[Opening PROVIDED PASSAGE section]

We see you, flautist, breathing down your instrument’s cold, cold pipes to warm it up. The mere thought of the film of saliva condensation on the inside makes us heave.
You know that smell you get behind a wristwatch in the summer? Imagine that, but on your neck, for several hours on end. Couple it with all that blood soaked into the fingerboard and you’ve got yourself a fairly rank cocktail.
Think of the piano in your local practice room. Think of all the fingers which have wiped their detritus on the keys before you sat down in front of it.
If you’re a pianist and you don’t wash your hands between playing each note then please do us the favour of never offering us a high five, handshake or anything you’ve ever touched.
All those punishing ululations mean the human singing voice can be a fragile thing. Singers know better than anyone the pain of over-exertion, and that’s why it’s absolutely necessary and not at all disgusting to throw the head back and gargle potent mixes of throat-coat tea and salt for minutes at a time while people are in the next room.
Few instruments require such a full body workout when played at soloist levels of passion, and the consequential sweat build-up in unusual areas is not something to be taken lightly.
Oh, nice glass of water you have there. Looks refreshing! Wait – it’s been there for HOW long? And you put WHAT in there? And that’s supposed to be… good, in some way?!

[Closing PROVIDED PASSAGE section]
[Opening DATA SUPPLIED section]

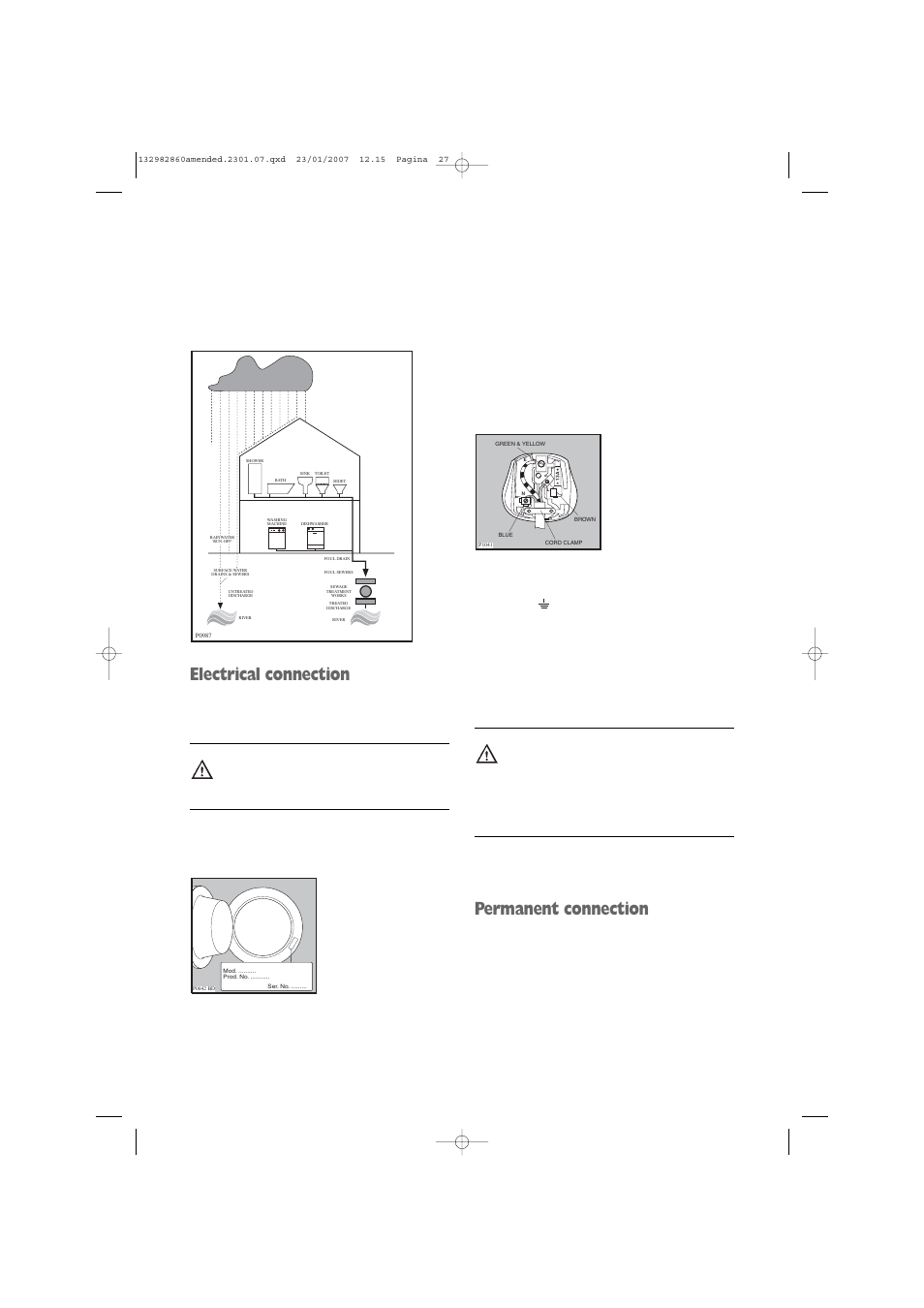 Electrical connection, Permanent connection, Mod . .......... pro d. no . ........... ser . n o | Zanussi U29428 ZWF 1637 W User Manual | Page 27 / 28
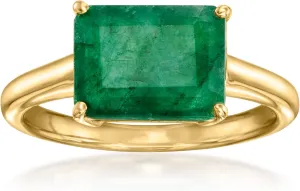 Ross-Simons 2.70 Carat Emerald Ring in 18kt Gold Over Sterling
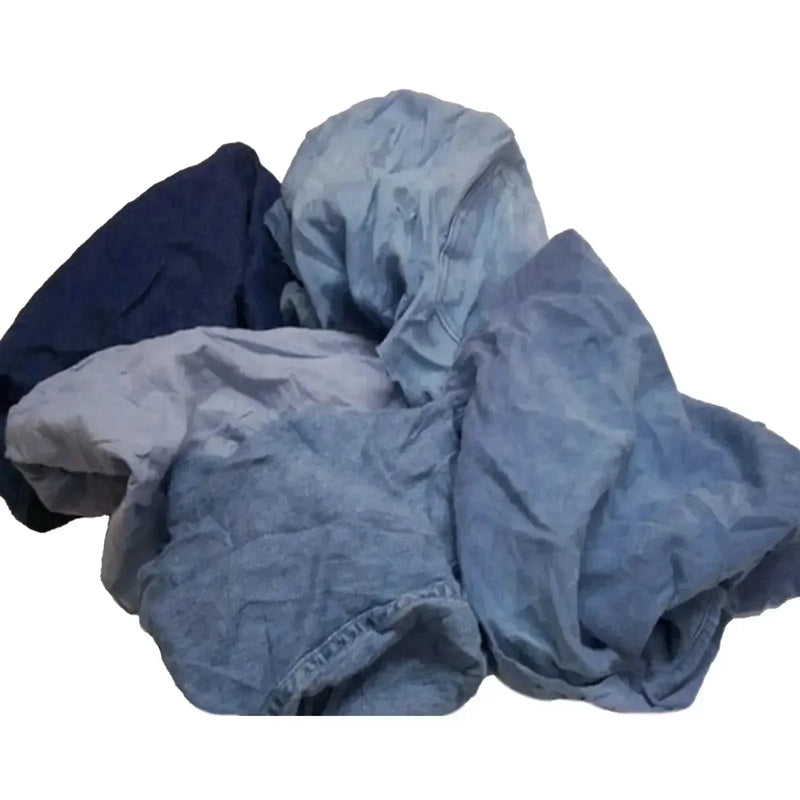 Recycled Denim Cloth Material Cleaning Rags - 600 lbs. Pallet - 12 x 50 lbs. Boxes - Wiping Hub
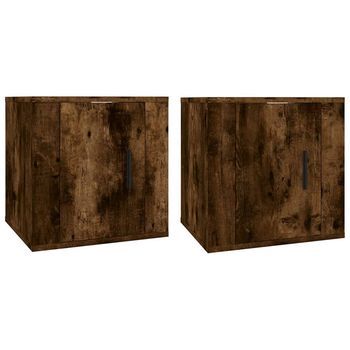 2 Uds Muebles Tv De Pared | Mueble De Salón | Armario Tv Roble Ahumado 40x34,5x40 Cm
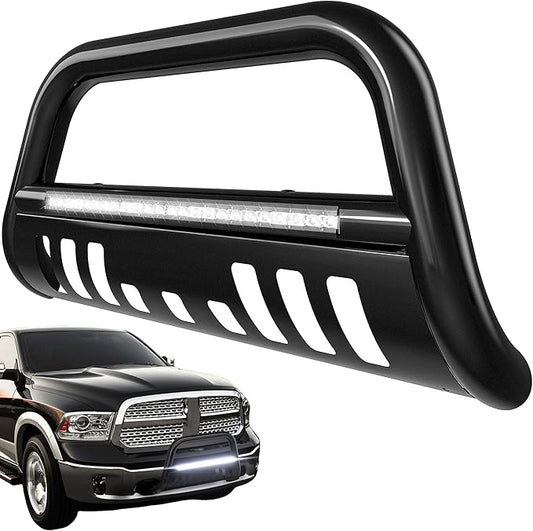 AUTOSAVER88 Bull Bar with LED Light Bar Compatible for 2004-2023 Ford F-150 F150 3" Tubing Front Grille Brush Push Bumper Guard Include Skid Plate Light Mount Black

[Closing DATA SUPPLIED section]

• [DIRECTIVE 1]:
Answer these questions using the passage on musicians' unpleasant habits.
(a) Why does the flautist breathe down the instrument's pipes?
(b) What smell does the passage ask the reader to imagine on the neck?
(c) What mix do singers gargle?
• [DIRECTIVE 2]:
Write the next part of the passage on musicians' unpleasant habits, picking up after its final sentence.

• [ANSWER 1]:
(a) To warm the instrument up.
(b) The smell behind a wristwatch in the summer.
(c) Throat-coat tea and salt.

• [ANSWER 2]:
*Oboists need to stop putting their reed water in plain sight.
Like the oboe, but bigger, worse, and more disgusting.
Oh, deep and sonorous tuba, your low end makes every orchestral piece that bit richer. But lurking in your lengthy pipes is something grim, something rotten. Something wrong. And it’s not the pulsing bass part of a Mahler symphony. No, it’s human saliva.
Gallons upon gallons of the stuff (well, potentially gallons), sloshing around your intestinal tubes, just waiting to be released with the twist of a spit valve. Utter, utter filth.
And due to the comparative size of both its pipes and its valve, it out-yucks its brass family colleagues easily.
How they laugh, your orchestral colleagues, as you gaily upend your instrument and let the torrents gush forth. But they are not really laughing. They are grimacing.